◆ **EXTRAIT**
= = = = =
« Les boutiquiers »

Les petits commerçants n’ont pas bonne presse.

Ils pestent continuellement contre la lourdeur des taxes, la complexité des normes, les difficultés d’embauche,et n, à les entendre, ils se font braquer 3 jours sur 4, ils n’ouvrent pas tous à l’heure du déjeuner et certains restaurateurs refusent même de servir après 21 heures.

Ils travaillent bien assez affirment-ils en maugréant, même si leurs affaires ne sont jamais aussi bonne qu’autrefois. Individualistes, ils forcent sur les prix et n’hésitent pas à employer épouse et progéniture, naturellement sans les payer, parce que le personnel ça coûte cher. Libéraux quand ça les arrange, conservateurs le reste du temps, ils sont contre la concurrence sauf quand ils y gagnent.

Le maire aimerait tant se prévaloir du soutien des commerçants,

s’ils n’étaient pas si grincheux. En comparaison, le discours aimable et consensuel du représentant formaté d’une grande surface est tellement plus agréable …

Politiquement, « les boutiquiers », comme on dit avec dédain, traînent une funeste réputation.

Et pourtant, les commerçants forment l’ossature de la vie locale,

ils assurent une présence, surveillent la ville, la sécurisent sans même s’en rendre compte.

Les boutiques créent de l’emploi, leur chiffre d’affaire n’est pas financiarisé, ils ne pratiquent pas l‘exil fiscal et n’en soupçonnent même pas les niches.

Leur survie et le joli sourire des vendeurs ne s’inscrivent pas dans le cadre de juteuses opérations de marketing. Des commerces achalandés, au sens véritable de ce mot, c’est à dire attirant de nombreux chalands, animent la rue, la font vivre.

Sans commerce, la ville n’existe pas.

texte inspiré du livre « Comment la France a tué ses villes » (édition « Rue de l’échiquier », septembre 2016.
= = = = =
Enregistrements tirés d'une source de données
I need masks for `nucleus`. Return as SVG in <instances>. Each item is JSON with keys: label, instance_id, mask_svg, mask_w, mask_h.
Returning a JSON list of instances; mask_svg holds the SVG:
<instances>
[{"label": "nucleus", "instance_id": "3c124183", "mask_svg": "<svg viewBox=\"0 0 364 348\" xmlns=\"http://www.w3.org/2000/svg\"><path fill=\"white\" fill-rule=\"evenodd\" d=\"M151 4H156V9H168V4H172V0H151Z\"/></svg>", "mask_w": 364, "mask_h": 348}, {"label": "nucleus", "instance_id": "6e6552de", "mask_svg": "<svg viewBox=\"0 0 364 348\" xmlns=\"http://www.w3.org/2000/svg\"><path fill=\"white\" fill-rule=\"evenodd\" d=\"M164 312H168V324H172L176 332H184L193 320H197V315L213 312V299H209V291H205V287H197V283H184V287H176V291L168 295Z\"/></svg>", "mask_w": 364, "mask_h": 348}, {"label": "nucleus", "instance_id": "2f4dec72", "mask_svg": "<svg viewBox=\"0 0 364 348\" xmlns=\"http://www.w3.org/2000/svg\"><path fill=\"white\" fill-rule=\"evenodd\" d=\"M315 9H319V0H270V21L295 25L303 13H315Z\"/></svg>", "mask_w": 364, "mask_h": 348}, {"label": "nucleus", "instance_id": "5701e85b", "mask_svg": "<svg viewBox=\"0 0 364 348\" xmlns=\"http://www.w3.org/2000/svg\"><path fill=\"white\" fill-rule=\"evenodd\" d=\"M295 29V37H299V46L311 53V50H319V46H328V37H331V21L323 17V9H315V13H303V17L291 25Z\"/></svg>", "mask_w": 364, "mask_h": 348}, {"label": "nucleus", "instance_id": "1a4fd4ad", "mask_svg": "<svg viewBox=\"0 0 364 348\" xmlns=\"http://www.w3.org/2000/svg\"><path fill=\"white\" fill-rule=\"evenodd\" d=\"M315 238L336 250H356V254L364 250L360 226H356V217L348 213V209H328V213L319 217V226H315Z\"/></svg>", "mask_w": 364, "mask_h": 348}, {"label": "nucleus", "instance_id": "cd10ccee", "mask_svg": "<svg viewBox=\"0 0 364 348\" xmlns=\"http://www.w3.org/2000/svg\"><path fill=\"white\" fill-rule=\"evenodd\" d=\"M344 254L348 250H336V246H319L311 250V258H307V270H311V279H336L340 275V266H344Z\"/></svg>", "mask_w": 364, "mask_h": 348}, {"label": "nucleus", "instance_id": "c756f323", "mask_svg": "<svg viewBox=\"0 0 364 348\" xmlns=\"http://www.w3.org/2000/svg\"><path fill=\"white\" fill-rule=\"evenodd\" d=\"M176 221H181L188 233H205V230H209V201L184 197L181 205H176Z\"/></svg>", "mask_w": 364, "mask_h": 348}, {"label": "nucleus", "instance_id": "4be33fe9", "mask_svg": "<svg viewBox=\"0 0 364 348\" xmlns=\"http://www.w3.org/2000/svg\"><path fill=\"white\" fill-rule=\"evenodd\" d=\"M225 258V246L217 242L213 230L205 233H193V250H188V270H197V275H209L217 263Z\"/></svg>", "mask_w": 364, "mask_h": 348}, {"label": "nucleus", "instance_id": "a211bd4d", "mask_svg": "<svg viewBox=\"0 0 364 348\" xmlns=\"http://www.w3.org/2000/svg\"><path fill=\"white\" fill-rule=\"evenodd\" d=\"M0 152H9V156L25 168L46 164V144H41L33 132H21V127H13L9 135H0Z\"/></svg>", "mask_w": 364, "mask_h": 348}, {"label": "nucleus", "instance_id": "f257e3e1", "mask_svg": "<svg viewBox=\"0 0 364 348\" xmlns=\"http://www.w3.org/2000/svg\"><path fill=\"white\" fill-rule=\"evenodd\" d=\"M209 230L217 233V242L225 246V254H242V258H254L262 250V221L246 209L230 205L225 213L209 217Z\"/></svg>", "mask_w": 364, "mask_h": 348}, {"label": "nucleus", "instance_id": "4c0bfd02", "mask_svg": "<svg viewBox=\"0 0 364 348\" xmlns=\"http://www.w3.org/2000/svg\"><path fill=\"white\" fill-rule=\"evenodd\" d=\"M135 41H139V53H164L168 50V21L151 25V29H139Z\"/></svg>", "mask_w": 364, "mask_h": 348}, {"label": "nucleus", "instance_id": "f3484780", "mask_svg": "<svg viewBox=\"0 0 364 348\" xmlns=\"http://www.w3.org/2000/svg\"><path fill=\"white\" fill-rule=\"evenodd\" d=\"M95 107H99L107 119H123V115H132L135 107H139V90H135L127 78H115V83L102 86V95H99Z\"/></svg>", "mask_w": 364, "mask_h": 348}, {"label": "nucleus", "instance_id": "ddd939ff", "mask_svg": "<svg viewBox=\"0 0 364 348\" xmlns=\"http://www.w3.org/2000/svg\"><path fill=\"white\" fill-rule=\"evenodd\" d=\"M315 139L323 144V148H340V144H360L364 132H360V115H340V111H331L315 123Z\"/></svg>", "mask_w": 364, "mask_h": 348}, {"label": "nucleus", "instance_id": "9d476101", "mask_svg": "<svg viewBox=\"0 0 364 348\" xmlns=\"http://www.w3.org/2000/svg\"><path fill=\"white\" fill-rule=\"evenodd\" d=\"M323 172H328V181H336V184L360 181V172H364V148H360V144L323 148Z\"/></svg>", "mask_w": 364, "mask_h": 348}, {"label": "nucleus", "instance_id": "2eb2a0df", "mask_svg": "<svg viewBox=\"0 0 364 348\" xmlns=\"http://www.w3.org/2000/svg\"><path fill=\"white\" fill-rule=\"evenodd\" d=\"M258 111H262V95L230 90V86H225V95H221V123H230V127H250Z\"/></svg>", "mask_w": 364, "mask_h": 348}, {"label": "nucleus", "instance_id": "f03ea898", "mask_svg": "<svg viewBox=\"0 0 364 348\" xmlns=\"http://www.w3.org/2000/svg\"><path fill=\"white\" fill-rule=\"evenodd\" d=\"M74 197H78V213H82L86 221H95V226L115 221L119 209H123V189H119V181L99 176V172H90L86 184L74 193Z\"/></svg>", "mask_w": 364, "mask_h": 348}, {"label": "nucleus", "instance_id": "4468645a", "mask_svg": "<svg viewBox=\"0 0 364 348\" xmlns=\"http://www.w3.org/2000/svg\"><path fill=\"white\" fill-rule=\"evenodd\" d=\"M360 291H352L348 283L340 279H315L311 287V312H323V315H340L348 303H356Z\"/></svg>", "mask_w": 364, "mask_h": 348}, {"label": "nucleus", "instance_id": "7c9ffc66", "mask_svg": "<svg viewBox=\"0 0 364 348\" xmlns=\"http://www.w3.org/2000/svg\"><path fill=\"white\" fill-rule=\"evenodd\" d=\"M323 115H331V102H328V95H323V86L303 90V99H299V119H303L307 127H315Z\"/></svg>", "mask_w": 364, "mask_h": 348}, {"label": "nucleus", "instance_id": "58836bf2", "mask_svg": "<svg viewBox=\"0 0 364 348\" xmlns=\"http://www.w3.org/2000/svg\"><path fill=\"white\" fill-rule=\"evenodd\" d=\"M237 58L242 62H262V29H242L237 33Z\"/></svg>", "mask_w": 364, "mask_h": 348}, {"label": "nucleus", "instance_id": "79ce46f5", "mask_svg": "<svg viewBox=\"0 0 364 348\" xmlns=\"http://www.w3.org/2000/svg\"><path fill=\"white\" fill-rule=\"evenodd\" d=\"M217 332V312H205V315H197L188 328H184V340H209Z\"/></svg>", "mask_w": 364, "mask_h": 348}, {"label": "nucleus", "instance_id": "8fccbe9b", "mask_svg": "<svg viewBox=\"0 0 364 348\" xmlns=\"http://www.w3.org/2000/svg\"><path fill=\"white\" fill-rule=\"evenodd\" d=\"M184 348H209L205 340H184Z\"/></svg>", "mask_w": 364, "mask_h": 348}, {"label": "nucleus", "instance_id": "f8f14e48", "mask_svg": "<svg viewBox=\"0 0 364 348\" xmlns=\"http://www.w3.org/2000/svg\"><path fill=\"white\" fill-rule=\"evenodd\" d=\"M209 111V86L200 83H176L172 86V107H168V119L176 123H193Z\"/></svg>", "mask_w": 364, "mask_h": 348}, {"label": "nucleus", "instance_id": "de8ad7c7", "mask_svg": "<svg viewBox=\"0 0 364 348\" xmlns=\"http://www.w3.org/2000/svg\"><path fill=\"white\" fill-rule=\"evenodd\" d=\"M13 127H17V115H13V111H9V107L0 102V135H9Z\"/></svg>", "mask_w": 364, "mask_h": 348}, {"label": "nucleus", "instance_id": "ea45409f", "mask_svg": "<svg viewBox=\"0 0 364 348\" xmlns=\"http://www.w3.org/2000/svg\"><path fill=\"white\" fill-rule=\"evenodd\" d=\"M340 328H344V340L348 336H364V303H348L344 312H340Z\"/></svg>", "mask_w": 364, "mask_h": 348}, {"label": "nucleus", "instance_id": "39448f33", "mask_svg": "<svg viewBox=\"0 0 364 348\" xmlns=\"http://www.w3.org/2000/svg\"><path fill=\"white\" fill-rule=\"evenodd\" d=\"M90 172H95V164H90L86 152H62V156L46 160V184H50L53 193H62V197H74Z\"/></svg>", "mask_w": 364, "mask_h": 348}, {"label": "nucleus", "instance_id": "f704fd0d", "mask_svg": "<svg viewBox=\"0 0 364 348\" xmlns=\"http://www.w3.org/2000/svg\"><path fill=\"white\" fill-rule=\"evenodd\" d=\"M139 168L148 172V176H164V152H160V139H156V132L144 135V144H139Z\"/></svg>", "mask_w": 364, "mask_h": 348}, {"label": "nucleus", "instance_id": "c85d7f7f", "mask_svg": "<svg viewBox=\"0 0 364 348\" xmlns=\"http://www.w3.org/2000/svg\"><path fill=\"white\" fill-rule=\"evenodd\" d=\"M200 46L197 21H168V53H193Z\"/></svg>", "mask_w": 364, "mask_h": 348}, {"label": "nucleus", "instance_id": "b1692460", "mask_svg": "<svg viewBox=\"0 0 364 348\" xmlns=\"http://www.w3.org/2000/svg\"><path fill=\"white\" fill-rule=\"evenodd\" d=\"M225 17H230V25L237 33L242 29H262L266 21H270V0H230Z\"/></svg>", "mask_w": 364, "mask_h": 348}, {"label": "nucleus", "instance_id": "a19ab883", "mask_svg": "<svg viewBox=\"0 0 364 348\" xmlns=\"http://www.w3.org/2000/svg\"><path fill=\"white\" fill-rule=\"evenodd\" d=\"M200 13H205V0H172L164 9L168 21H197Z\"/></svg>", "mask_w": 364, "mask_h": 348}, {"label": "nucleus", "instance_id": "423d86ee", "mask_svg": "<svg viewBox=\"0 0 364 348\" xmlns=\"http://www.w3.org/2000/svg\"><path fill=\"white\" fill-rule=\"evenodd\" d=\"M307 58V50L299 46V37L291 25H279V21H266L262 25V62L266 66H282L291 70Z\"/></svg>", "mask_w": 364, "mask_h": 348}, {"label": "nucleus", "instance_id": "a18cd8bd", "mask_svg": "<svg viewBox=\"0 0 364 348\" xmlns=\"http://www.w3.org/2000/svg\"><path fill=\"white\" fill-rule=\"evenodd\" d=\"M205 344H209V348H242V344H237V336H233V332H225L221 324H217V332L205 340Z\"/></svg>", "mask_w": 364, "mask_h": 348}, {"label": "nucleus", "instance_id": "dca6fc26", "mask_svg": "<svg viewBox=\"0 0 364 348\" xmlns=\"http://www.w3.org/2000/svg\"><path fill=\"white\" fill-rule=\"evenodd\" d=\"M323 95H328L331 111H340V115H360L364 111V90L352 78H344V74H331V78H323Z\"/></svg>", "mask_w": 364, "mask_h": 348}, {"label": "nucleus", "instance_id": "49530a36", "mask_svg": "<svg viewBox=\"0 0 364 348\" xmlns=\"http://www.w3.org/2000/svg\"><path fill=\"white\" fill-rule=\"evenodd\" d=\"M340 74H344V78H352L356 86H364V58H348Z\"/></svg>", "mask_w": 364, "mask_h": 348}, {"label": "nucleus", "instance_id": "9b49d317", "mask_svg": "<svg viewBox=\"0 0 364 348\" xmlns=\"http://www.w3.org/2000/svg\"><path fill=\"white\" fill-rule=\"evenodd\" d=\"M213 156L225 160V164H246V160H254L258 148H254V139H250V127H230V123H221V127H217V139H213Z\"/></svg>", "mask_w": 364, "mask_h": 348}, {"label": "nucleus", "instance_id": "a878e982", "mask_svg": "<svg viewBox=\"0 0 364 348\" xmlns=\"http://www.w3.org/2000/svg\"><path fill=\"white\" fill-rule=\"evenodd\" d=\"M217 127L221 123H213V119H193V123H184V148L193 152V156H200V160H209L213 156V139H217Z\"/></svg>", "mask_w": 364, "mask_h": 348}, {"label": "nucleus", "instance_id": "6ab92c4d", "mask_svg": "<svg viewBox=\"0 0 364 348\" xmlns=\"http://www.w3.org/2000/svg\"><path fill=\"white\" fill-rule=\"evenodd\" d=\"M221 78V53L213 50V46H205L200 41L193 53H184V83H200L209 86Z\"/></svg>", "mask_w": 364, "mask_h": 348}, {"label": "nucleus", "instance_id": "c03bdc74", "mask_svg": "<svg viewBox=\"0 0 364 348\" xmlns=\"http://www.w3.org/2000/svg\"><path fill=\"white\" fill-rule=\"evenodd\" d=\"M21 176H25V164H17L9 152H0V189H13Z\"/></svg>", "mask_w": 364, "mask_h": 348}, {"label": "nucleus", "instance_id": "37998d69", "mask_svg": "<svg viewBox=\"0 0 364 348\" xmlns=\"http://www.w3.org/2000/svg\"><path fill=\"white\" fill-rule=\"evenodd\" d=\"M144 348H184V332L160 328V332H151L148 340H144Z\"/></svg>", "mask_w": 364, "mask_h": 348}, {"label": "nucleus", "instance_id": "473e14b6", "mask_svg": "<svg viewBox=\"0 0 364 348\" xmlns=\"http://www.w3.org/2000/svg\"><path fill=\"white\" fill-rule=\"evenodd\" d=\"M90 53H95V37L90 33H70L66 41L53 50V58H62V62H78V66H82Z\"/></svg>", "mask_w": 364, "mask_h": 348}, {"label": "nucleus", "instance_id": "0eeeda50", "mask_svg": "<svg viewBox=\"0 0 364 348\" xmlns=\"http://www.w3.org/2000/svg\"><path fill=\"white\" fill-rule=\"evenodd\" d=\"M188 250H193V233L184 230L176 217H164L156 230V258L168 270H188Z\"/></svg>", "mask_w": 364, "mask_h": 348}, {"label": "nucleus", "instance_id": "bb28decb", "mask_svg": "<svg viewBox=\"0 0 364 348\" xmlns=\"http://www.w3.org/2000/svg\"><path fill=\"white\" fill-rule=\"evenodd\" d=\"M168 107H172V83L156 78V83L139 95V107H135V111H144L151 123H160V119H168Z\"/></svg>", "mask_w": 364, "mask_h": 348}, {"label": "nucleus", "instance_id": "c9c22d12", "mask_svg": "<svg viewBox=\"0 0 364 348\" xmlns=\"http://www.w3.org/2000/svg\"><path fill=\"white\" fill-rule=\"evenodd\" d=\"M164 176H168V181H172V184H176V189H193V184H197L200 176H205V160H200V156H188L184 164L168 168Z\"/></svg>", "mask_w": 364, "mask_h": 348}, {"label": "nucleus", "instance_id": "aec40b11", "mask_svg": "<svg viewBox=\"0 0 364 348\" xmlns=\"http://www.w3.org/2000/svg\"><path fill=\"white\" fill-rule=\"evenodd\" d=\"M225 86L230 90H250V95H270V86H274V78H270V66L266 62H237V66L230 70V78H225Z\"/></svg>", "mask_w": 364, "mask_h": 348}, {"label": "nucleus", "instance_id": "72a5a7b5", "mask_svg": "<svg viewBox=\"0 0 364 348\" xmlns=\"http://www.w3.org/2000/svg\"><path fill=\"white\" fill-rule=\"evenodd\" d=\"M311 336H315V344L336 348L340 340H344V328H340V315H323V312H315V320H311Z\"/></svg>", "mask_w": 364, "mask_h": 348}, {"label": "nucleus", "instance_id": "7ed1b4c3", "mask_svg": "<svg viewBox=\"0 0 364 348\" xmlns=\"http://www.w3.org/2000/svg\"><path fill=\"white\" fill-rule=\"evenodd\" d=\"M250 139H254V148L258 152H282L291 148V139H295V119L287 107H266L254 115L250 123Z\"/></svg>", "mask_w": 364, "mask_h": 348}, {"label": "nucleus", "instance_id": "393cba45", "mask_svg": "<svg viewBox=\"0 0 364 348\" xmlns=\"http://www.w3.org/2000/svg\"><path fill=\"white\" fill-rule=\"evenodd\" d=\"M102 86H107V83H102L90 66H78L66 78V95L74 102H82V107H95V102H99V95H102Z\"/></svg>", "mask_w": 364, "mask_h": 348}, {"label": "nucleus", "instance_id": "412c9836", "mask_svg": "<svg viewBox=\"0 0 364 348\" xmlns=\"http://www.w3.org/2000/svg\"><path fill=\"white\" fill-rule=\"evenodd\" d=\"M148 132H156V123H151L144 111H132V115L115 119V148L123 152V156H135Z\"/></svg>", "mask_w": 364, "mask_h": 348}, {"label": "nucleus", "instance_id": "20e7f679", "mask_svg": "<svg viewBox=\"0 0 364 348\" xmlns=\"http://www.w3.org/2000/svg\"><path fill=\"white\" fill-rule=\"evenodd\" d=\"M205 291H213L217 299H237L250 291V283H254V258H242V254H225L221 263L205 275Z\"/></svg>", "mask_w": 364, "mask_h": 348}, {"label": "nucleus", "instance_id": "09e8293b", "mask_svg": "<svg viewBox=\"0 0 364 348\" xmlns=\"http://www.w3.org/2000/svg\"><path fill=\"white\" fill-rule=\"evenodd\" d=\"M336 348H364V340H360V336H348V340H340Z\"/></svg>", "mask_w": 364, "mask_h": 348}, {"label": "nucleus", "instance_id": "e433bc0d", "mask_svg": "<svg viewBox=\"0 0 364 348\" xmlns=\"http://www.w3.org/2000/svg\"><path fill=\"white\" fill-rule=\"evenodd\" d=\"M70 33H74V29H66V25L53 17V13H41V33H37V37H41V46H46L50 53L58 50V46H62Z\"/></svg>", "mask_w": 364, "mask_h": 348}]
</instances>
= = = = =
◆ **TRAVAIL À FAIRE**
Reprenez mot pour mot le passage du texte sur les petits commerçants qui va de « s’ils n’étaient pas » jusqu'à « pas les niches. ». Vous n'avez pas besoin de ces données.

◆ **CORRIGÉ**
s’ils n’étaient pas si grincheux. En comparaison, le discours aimable et consensuel du représentant formaté d’une grande surface est tellement plus agréable …

Politiquement, « les boutiquiers », comme on dit avec dédain, traînent une funeste réputation.

Et pourtant, les commerçants forment l’ossature de la vie locale,

ils assurent une présence, surveillent la ville, la sécurisent sans même s’en rendre compte.

Les boutiques créent de l’emploi, leur chiffre d’affaire n’est pas financiarisé, ils ne pratiquent pas l‘exil fiscal et n’en soupçonnent même pas les niches.